Excerpt to read:
Graphics, University News

Brown grads flock to top companies

Utilizing CareerLAB and departmental resources, students find positions at Google, Goldman Sachs

By
Contributing Writer
Wednesday, September 30, 2015

Brown students have been successful in securing jobs at top companies in the technology and finance sectors, according to data from LinkedIn.

The three companies with the most Brown alums employed based on a survey of LinkedIn profiles are Google, Microsoft and Goldman Sachs, with 386, 167 and 148 alums, respectively.

Other top companies alums reported working at include Pfizer, Stanford University, IBM, Harvard, Morgan Stanley, New York University and the Rhode Island School of Design.

The list “speaks well to the intelligence and competitiveness of our students on the job market,” said Matt Donato, director of CareerLAB.

According to data from CareerLAB, 15 percent of students in the class of 2014 entered the technology industry immediately after graduation, while 13 percent went into education and 9 percent work at consulting companies.

“We try to target really high-quality opportunities and high-quality organizations for our students. That being said, a lot of the banks, a lot of consulting firms already have Brown on their list of recruiting schools,” Donato said.

But CareerLAB is not the only group at Brown that works to connect students with job opportunities, especially for positions in technology fields.

Parielle Lacy ’15 said she used the Department of Computer Science’s Industry Partners Program to get her job at Google as a software engineer. Many top technology companies have a strong on-campus recruiting presence, Lacy said, adding that she had completed the process by October of her senior year.

Wendy Ginsberg ’15, an associate product manager at Google, had a similar experience, noting that Google recruits heavily for software programming at Brown.

While she knew some Brown students and alums who worked at Google, she did not know the company had so many alums on its roster, Lacy said.

The Industry Partners Program is meant to facilitate research collaboration between technology companies and the Department of Computer Science, but it also encourages the recruitment and hiring of Brown students, according to the program’s webpage.

While CareerLAB also hosts career fairs that can help students learn more about potential employers, few job opportunities are available through career fairs, Donato said. Most hiring opportunities are done through on-campus recruiting, he added.

“The vast majority of students get information and advice and leads on employers through the networking process and through working on identifying and pursuing targets,” Donato said.

While pursuing her job at Google, Lacy networked and got a recommendation from a classmate who had already received a job offer from Google, she said. Google is a popular post-graduation destination for Brown alums partially because the atmosphere and attitude present in the company’s corporate structure is very similar to that of Brown, Lacy added.

Donato said that he hopes to keep improving CareerLAB services to maintain existing job pathways and better prepare students for their job hunt. Much of this revolves around continuing to expand BrownConnect, a website where alums can post internships, and Project 2019, a new program designed to engage first-year students, he said.

Exercise data:

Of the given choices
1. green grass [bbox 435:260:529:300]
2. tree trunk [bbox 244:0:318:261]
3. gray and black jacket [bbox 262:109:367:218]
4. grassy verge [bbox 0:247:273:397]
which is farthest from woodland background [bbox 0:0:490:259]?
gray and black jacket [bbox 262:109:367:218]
---
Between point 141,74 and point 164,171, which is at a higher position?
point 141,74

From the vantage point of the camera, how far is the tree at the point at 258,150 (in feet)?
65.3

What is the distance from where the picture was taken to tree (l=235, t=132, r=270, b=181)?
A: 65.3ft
==
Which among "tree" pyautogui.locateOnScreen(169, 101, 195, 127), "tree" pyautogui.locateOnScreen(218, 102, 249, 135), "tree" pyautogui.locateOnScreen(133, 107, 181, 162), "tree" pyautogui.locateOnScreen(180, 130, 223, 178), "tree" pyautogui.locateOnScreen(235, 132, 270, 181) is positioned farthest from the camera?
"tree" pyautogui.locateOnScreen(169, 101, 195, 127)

Your assignment: Write out the article on Brown graduates' jobs word for word, starting with "The Industry Partners" and going on through "the program’s webpage.".

Exercise solution:
The Industry Partners Program is meant to facilitate research collaboration between technology companies and the Department of Computer Science, but it also encourages the recruitment and hiring of Brown students, according to the program’s webpage.